The Soul of A Chef

I am not a talented cook. In professional speak, I don’t have a good palate. What’s a “good palate?” I live with a very talented cook. She knew what go together, what do not. She knew how much to season, which spices to use. She knew how long to cook, at what temperature. She can literally whip together whatever in the fridge and it will be delicious. I cannot. And this piqued my curiosity (which is easily piqued). Michael Ruhlman’s book depicted, somewhat, on the making of good palates.

First is the attention to detail and a good memory. A cook cannot be sloppy (like me). If 15 minutes are the right time, 14 or 16 would be wrong. And details are many. An organized and high-capacity brain that can hold them is critical, particularly when the kitchen is frenzy, obviously quite common for restaurants.

Good chefs put things together and season them almost magically and most likely unexplainable. Every cooks relies on his/her instinct and experiences. Of course there are cookbooks and recipes; they are merely guidelines. The cook must adjust and adapt to the condition of the ingredients and environment; they are never the same as the cookbooks or recipes. They are also rarely consistent.

This book demystified cooking and, at the same time, mystified the chefs: Brian Polcyn, Michael Symon, and Thomas Keller. It also did a great job depicting the working condition of restaurant kitchens: the non-relenting pressure, the long hours, and the impossible standards behind “delicious goods.”

The concept of CIA (Culinary Institute of America) came up a lot. This is the premiere cooking school of America yet Mr. Ruhlman repetitively hinted it getting irrelevant. You must be a very good cook before you entered CIA to survive the program whose tuition is out of reach for most professional cooks. The program is based on classical French cooking that pigeon-holes the graduates. The famed CMC (Certified Master Chef) tests are essentially, again, irrelevant: you are certainly a good cook if you are a CMC, but vice is not versa. CMC only certifies a very narrow kind of cooks: those who are mechanically perfect. If you are not robotic enough, you won’t pass, even if you can cook better than those who will.

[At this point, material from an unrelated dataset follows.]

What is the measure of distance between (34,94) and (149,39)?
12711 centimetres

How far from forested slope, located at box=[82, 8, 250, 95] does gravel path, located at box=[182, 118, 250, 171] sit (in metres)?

Michael Ruhlman actually attended CIA, as a research for his writing. The attempt to become a good cook changed him, so he stated. I wondered what would happen if he had studied at Julliard instead. In fact, the attempt to become the best in any profession — painting, plumbing, software, or sport — changes a person. I am glad to have glimpsed at that for cooking. The chefs were lucky to have an excellent writer passionate at their crafts.